Friday, January 13, 2006

Cheating at the Great Game?

I haven't seen this written up too much, which is odd given how much attention gets paid to Hugo Chavez and the OPEC ministers and how damn much we have to pay for gas anyhow, but...

China and India, the world’s two fastest growing energy consumers, on Thursday set aside long-standing rivalries and agreed to co-operate in securing crude oil resources overseas... Under their agreement, Chinese and Indian oil companies will establish a formal procedure to exchange information about a possible bid target, before agreeing to co-operate formally.
Ah, good old cartels. They're excellent ways to reduce costs over the short term, and this agreement may well alter the global competition for oil - just like the latest pronouncement from Tehran does or, for that matter, indigestion on the part of some crude oil buyer at the futures exchanges. Indeed, that's one claim made by Patrick Doherty in his article on the agreement at TomPaine.com: "The significance of the alliance is enormous. India and China represent the two leading sources of increasing oil demand globally... It is clear is that this pact escalates the global competition for oil."
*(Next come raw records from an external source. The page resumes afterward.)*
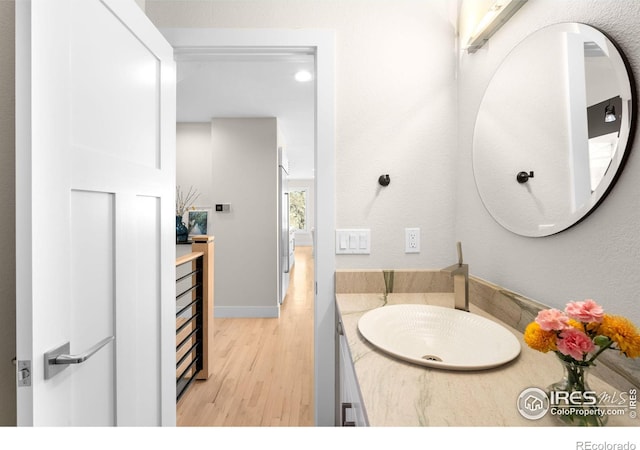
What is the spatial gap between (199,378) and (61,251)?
192 cm

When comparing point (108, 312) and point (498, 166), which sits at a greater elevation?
point (498, 166)

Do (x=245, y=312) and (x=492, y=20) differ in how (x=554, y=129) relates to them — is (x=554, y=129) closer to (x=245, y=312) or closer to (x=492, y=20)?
(x=492, y=20)

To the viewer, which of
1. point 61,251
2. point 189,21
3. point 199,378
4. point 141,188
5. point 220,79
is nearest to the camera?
point 61,251

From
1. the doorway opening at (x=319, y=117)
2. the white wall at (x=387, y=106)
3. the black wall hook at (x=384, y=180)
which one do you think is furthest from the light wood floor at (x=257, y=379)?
the black wall hook at (x=384, y=180)

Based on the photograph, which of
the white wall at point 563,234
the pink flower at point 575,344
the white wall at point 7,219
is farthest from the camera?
the white wall at point 7,219

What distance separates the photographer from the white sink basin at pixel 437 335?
0.87 meters

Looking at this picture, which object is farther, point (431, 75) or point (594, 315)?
point (431, 75)

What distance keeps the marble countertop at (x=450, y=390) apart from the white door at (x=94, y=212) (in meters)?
0.72

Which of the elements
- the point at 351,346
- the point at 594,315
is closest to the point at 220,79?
the point at 351,346

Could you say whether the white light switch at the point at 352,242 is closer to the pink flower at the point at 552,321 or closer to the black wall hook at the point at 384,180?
the black wall hook at the point at 384,180

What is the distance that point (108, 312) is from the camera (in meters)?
0.97

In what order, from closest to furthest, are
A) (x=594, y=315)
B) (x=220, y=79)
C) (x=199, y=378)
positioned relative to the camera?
(x=594, y=315), (x=199, y=378), (x=220, y=79)
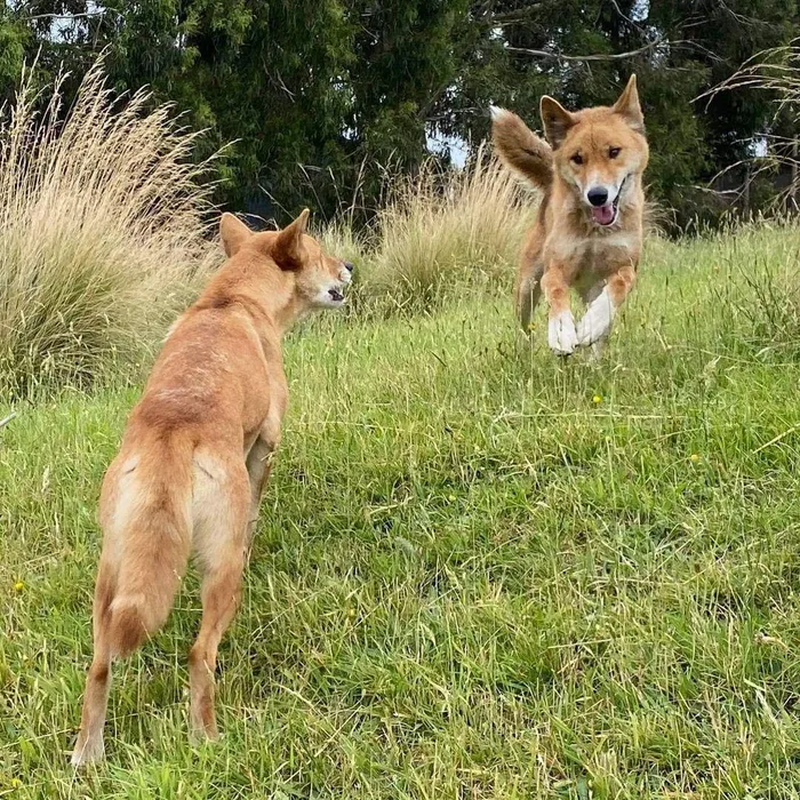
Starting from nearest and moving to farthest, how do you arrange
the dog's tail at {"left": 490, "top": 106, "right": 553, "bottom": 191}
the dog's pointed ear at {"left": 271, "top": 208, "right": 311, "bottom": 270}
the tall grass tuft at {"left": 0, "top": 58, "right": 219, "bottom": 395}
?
the dog's pointed ear at {"left": 271, "top": 208, "right": 311, "bottom": 270}, the dog's tail at {"left": 490, "top": 106, "right": 553, "bottom": 191}, the tall grass tuft at {"left": 0, "top": 58, "right": 219, "bottom": 395}

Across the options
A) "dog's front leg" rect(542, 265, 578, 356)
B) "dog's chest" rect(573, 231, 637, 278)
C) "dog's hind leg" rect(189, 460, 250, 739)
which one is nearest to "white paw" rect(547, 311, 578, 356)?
"dog's front leg" rect(542, 265, 578, 356)

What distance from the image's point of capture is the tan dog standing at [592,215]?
429cm

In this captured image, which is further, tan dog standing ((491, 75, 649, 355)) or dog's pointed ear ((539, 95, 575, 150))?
dog's pointed ear ((539, 95, 575, 150))

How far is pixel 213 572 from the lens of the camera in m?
2.37

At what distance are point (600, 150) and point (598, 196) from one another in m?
0.36

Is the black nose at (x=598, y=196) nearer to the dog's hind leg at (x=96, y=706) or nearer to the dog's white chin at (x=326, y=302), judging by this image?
the dog's white chin at (x=326, y=302)

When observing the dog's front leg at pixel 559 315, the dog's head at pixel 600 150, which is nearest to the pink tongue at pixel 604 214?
the dog's head at pixel 600 150

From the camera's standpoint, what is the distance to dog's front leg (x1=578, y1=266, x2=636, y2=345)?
410 centimetres

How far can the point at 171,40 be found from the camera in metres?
11.3

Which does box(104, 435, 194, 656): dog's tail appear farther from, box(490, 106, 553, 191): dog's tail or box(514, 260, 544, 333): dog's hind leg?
box(490, 106, 553, 191): dog's tail

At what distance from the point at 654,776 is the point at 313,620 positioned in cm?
111

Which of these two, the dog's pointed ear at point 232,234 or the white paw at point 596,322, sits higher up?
the dog's pointed ear at point 232,234

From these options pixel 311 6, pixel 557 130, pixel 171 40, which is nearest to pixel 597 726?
pixel 557 130

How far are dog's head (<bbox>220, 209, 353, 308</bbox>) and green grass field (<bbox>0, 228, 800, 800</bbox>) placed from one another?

But cartels - OPEC included! - are notoriously hard to sustain for very long. This historical truth only carries more weight when you consider the colluders here: two rising powers with clear, differing national interests. It's probably not a matter of whether one of the partners abrogates the agreement so as to achieve another aim, but when that will happen. If the stakes are high enough to facilitate the construction of this agreement, then they're high enough to facilitate its destruction. And I'll bet sooner, not later.